Lily's relationships with Daniel and Cane were listed among Soaps In Depth's 100 Greatest Soap Opera Couples. The Daniel-and-Lily storyline attracted viewer support for both Khalil and Sherwood, and the magazine called the scene when Daniel and Lily make love after his acquittal for the death of Cassie Newman (Camryn Grimes) one of the top three moments of 2005. Roscoe Born, who played Tom Fisher, praised their storyline: "It really brought the two families into so much conflict, and I thought they were very believable as young lovers. They were very passionate, and at the same time, really evoked that feeling of first love." When Lily and Daniel's marriage ended, fans of the couple were saddened.

Lily's romance with Cane first received a mixed response; viewers were divided on the couple because of the age difference between the characters. Khalil said that she was sure there were going to be people "who will always feel" that Cane is too old for Lily, but there are others "who just don't care about the age difference": "You can't please everyone. You just have to do your best with the storyline and hope that people will like it." Soap Opera Digest gave the couple a thumbs-up: "On paper, a Cane-and-Lily pairing shouldn't work. They've both just left marriages (to Amber and Daniel, though Cane's wasn't legal), their exes are living together, and Cane is older than Lily. Yet, the adorable Aussie and the cute coed make a charming match." The magazine praised the couple because they united the core families, the Winters and the Chancellors. Soap Opera Weekly considered their Valentine's Day surprise in 2008 "a hit".

Michael Fairman of On-Air On-Soaps called Cane and Lily "one of daytime's most popular couples", and their story with Billy and Chloe "one of soaps all-time best quadrangle story arcs". Mallory Harlen of Soap Opera Digest praised the quadrangle for adding another layer to Lily: "The always prim, always perfect Lily reminded me way too much of Christine Blair...in a bad way. But being a woman scorned really worked for her; her newfound feistiness is completely fitting for Drucilla's daughter." Nelson Branco of TV Guide Canada criticized the couple; he thought they had no chemistry and wanted Cane "in the big leagues and not with little girls", but conceded that they had "a very vocal, and loyal fanbase". Soap Opera Update named Cane and Lily the best couple on The Young and the Restless in 2008, and viewers voted them into top-couple polls in soap-opera magazines.

Khalil received two nominations for Outstanding Younger Actress at the 2004 and 2006 Daytime Emmy Awards, and two Young Artist Award nominations for Leading Young Actress in 2003 and 2004. Khalil and Sherwood received NAACP Award nominations for Lead Actress in a Daytime Drama Series in 2007. The following year, Khalil won the award, receiving another nomination in 2009. She earned a third Daytime Emmy Award nomination for Outstanding Younger Actress in 2010, for the episode when Lily learns she has cancer.
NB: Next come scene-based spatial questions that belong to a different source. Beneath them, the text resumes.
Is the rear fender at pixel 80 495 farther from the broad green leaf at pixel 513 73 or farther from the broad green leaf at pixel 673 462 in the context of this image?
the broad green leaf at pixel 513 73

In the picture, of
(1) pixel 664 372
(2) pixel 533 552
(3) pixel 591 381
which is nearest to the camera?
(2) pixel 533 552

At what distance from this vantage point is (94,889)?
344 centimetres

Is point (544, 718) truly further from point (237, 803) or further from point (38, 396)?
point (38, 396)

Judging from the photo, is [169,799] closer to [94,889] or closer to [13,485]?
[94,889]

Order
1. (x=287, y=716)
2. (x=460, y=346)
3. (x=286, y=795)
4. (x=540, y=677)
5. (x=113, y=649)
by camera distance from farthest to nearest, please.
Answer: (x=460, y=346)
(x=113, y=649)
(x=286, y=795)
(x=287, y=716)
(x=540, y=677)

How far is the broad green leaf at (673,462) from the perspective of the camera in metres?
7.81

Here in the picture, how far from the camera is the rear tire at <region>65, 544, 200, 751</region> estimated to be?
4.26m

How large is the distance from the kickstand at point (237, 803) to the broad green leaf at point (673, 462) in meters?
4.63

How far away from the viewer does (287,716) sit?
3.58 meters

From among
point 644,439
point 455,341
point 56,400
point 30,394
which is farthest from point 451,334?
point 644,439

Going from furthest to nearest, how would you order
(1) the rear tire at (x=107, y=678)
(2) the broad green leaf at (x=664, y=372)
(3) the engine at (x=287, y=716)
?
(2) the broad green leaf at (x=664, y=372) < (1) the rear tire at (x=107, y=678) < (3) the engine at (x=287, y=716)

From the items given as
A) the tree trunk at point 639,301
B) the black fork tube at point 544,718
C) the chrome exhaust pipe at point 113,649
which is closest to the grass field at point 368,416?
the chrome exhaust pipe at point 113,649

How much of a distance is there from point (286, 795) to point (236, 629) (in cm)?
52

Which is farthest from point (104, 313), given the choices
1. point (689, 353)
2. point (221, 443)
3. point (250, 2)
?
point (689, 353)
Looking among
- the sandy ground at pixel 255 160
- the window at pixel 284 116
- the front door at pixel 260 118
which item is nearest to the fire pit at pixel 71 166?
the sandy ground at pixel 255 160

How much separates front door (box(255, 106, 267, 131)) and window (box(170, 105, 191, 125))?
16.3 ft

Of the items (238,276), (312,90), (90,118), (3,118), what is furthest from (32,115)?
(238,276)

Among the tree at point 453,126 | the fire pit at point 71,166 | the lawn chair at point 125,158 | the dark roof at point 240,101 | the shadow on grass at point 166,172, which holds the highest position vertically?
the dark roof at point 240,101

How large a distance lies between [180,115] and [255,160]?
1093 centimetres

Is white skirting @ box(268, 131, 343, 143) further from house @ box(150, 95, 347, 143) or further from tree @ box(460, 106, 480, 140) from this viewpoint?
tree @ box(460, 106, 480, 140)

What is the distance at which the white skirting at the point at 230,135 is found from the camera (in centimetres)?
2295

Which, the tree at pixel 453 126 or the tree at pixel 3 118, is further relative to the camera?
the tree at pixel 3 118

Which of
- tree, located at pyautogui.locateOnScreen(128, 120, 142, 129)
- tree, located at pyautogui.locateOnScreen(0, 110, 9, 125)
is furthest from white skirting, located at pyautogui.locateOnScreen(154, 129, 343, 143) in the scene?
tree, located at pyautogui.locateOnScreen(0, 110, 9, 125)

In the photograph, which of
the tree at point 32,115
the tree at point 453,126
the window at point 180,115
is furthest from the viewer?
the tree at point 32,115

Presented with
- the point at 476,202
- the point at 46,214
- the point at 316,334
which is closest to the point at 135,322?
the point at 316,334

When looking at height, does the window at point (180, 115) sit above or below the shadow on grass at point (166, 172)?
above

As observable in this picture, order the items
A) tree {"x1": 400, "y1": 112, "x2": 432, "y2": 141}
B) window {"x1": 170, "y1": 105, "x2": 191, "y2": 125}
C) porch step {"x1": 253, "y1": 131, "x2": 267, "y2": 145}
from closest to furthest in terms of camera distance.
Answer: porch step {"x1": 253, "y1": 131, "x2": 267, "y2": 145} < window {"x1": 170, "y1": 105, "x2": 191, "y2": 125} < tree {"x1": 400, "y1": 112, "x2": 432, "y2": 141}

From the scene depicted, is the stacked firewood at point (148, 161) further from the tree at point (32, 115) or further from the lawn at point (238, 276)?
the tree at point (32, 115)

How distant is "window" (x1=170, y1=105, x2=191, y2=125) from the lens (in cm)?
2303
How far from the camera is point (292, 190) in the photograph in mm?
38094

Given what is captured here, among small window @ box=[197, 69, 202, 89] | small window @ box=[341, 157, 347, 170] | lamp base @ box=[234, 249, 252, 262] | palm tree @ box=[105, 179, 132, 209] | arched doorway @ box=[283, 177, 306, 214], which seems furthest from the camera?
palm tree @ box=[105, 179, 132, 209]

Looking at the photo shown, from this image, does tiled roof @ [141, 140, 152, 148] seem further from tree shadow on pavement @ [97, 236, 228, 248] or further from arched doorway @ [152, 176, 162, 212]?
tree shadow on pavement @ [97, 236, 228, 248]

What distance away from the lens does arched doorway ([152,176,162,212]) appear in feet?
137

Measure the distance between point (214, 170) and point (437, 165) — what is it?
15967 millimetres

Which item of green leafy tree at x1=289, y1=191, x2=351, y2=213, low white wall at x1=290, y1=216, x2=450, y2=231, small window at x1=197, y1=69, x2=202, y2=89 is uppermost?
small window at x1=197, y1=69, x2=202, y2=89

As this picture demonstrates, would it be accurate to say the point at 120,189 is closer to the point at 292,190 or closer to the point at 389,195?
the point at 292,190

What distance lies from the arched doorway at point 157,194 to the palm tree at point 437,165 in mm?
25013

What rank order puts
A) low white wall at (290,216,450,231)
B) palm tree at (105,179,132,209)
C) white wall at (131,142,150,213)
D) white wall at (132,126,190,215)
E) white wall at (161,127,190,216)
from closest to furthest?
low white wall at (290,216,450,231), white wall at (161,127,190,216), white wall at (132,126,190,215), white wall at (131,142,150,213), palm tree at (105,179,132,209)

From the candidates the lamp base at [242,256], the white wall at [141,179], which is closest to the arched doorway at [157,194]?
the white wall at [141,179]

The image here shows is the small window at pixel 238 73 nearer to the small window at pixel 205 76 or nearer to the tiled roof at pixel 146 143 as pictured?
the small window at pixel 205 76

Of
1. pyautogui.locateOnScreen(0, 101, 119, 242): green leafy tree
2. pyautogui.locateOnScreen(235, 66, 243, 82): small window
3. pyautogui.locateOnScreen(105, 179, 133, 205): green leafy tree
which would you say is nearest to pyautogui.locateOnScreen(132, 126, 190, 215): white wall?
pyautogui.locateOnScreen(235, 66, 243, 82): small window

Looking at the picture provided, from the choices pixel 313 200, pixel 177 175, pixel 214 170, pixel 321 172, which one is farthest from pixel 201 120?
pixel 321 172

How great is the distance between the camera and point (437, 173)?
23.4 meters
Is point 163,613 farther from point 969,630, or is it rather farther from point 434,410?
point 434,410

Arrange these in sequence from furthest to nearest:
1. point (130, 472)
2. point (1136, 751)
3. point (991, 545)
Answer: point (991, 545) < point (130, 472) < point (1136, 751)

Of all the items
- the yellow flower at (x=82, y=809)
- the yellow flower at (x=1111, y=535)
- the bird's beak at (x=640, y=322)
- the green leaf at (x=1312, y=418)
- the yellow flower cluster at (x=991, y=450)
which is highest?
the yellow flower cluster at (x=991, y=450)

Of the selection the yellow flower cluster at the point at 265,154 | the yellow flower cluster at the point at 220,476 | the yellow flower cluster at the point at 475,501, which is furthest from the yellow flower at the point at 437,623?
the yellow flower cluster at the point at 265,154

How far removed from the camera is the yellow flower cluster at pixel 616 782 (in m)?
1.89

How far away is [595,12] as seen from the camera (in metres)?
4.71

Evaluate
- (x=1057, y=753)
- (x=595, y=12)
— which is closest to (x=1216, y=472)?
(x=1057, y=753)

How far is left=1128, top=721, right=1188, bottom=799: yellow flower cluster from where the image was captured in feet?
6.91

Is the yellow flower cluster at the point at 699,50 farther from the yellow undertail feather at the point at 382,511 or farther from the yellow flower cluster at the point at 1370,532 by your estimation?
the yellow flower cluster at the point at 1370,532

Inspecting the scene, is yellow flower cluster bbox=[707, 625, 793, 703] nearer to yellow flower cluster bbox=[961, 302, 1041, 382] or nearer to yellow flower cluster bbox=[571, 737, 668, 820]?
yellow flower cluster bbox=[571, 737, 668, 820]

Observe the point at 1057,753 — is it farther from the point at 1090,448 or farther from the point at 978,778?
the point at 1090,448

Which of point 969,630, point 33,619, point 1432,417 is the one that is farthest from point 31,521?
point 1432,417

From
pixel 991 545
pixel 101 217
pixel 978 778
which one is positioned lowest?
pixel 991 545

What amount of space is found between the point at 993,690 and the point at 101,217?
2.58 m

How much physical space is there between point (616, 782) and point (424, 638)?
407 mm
In 2012 Khalil received another NAACP Award nomination, winning her first Daytime Emmy Award for Outstanding Younger Actress in a Drama Series in the role after four nominations in the category. In 2020, Khalil received her first nomination in the category of Daytime Emmy Award for Outstanding Supporting Actress in a Drama Series.

In 2023, Charlie Mason and Richard Simms from Soaps She Knows wrote that Daniel and Lily's rekindled romance had the "Most Potential" in American soap operas of that year, writing, "From the moment Daniel returned to Genoa City, it was pretty obvious that Young & Restless was going to give his pairing with Lily another try. And we're so glad they did! The chemistry shared by Michael Graziadei and Christel Khalil is off the charts, and throwing Heather into the mix shows real potential".